EU finance ministers agree on bank oversight

EU finance ministers agree on bank oversight

PanARMENIAN.Net - European Union finance ministers reached an agreement to create a single supervisor for their banks — one of the most significant transfers of authority from national governments to regional authorities since the creation of the euro currency, The Associated Press reports.

Under the deal, banks with more than €30 billion ($39 billion) in assets supervised or those that represent a significant proportion of their national economies will be placed under the oversight of the European Central Bank.

The deal gives the ECB broad powers, including the ability to grant and withdraw banking licenses, investigate institutions, and financially sanction banks that don't follow the rules.

"It's real progress that opens up interesting possibilities," said French Finance Minister Pierre Moscovici, without giving a specific date for when the first banks could seek direct aid.

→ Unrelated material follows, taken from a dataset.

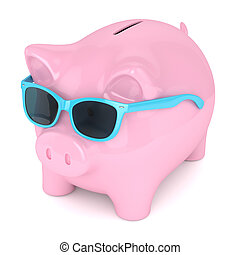 3d render of piggy bank with sunglasses over white...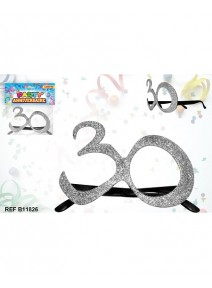 lunette pailletée 30 argent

Concerns ranged from which banks would be covered to how the ECB would manage to insulate its monetary responsibilities from the new powers to how the deal would affect EU countries that chose not to submit their banks to the ECB's oversight.

Countries that don't use the euro worried their voices in the body that creates banking regulation — the European Banking Authority — would be drowned out by the new euro-machine, particularly since countries with other currencies can opt into the supervision.

The EBA sets all of the rules that govern EU banking, and Britain, in particular — a non-euro country with Europe's largest banking sector — was nervous that the new supervision would mean all the banks under the ECB would vote together at the EBA, effectively steamrolling everyone else.

Ministers reached a compromise that ensures that measures can't pass in the EBA without at least some support from countries outside of the ECB's supervision.